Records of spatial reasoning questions
——————
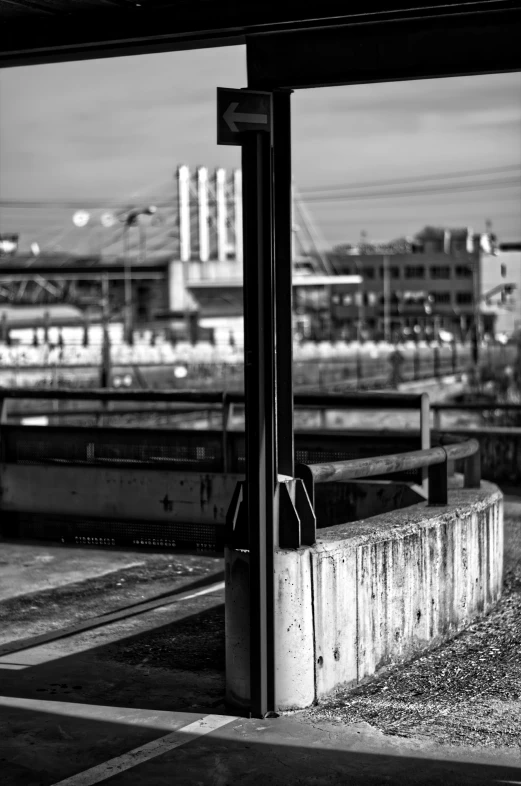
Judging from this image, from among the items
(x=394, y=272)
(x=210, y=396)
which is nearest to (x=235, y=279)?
(x=394, y=272)

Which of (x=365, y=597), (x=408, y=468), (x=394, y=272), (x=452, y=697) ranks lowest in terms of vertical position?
(x=452, y=697)

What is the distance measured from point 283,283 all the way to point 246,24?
4.82 feet

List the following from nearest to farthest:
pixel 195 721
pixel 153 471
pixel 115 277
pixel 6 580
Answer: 1. pixel 195 721
2. pixel 6 580
3. pixel 153 471
4. pixel 115 277

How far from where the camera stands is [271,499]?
5.62m

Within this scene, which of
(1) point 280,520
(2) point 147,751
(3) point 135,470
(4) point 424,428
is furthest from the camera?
(3) point 135,470

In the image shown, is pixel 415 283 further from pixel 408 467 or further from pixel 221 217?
pixel 408 467

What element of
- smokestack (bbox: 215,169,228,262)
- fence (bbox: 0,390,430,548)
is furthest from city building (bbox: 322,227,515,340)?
fence (bbox: 0,390,430,548)

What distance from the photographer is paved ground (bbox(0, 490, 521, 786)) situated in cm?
488

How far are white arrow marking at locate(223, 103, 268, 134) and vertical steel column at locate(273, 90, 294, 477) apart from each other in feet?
1.56

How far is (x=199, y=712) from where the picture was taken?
5.72 meters

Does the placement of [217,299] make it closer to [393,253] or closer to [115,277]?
[115,277]

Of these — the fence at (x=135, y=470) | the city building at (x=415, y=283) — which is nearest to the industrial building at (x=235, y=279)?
the city building at (x=415, y=283)

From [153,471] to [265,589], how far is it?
5481mm

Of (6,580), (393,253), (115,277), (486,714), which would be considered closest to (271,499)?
(486,714)
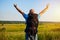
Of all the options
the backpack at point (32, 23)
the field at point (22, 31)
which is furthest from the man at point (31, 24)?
the field at point (22, 31)

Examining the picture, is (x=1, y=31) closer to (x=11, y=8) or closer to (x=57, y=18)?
(x=11, y=8)

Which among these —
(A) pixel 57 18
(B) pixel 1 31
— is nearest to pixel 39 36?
(A) pixel 57 18

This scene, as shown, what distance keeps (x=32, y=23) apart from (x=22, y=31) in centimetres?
26

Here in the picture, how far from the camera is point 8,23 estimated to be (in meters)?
3.27

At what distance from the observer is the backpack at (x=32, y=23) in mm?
3071

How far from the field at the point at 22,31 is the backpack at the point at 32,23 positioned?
0.13 m

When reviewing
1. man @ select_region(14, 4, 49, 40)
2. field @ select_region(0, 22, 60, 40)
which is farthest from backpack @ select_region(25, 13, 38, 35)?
field @ select_region(0, 22, 60, 40)

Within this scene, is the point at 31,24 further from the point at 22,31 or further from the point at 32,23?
the point at 22,31

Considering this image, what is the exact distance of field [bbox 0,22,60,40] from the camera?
3.22 metres

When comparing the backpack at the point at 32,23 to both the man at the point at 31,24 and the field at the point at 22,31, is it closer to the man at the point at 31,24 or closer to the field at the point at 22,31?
the man at the point at 31,24

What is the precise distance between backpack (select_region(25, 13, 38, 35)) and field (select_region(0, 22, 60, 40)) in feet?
0.41

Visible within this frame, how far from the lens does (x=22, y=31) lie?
10.5 ft

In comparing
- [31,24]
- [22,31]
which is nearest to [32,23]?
[31,24]

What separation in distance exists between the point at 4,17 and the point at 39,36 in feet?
2.26
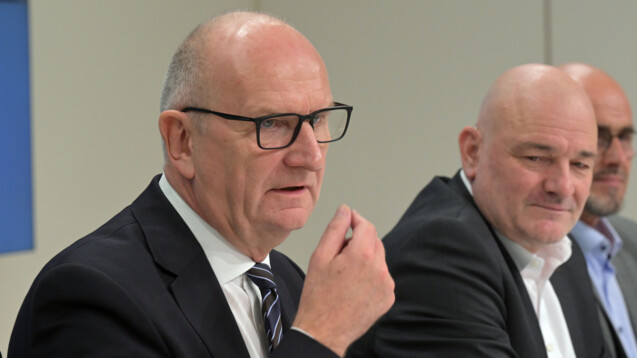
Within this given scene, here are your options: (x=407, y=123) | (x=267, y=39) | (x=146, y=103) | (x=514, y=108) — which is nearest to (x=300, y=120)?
(x=267, y=39)

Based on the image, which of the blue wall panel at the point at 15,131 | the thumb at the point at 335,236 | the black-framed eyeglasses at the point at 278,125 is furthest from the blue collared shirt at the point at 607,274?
the blue wall panel at the point at 15,131

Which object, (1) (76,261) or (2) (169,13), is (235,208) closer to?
(1) (76,261)

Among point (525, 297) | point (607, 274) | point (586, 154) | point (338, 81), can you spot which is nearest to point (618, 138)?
point (607, 274)

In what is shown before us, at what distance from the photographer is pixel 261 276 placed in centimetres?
138

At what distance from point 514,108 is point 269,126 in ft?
3.50

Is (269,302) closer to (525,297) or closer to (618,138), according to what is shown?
(525,297)

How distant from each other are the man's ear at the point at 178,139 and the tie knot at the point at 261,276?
0.20 metres

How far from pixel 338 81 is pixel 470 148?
1.77 m

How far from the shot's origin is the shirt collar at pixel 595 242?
8.97 ft

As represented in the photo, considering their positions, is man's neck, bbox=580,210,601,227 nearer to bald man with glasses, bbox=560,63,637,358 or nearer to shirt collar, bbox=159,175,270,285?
bald man with glasses, bbox=560,63,637,358

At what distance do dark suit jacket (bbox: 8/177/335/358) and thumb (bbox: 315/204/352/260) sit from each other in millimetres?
147

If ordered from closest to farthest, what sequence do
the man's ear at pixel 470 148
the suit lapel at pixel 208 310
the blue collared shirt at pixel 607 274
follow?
the suit lapel at pixel 208 310 → the man's ear at pixel 470 148 → the blue collared shirt at pixel 607 274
——————
§ THE REQUEST
Find the line that contains "At what distance from point". Repeat it and every line after it, exactly as written, up to and including the last line of the records above.

§ ANSWER IN FULL
At what distance from point 514,108 is point 269,126 in ft?
3.50

Is (269,302) closer to (525,297) or closer to (618,138), according to what is shown?
(525,297)

How distant from each other are the man's ear at the point at 178,139 and the tie knot at the point at 261,276?
0.20 metres

How far from pixel 338 81 is pixel 470 148?
1.77 m

How far from the shot's origin is the shirt collar at pixel 595 242?
8.97 ft

As represented in the photo, considering their positions, is man's neck, bbox=580,210,601,227 nearer to bald man with glasses, bbox=560,63,637,358 or nearer to shirt collar, bbox=159,175,270,285?
bald man with glasses, bbox=560,63,637,358

At what distance do dark suit jacket (bbox: 8/177/335/358) and thumb (bbox: 315/204/352/260) sit from each other in millimetres?
147

If ordered from closest to farthest, what sequence do
the man's ear at pixel 470 148
the suit lapel at pixel 208 310
the blue collared shirt at pixel 607 274
follow?
the suit lapel at pixel 208 310 → the man's ear at pixel 470 148 → the blue collared shirt at pixel 607 274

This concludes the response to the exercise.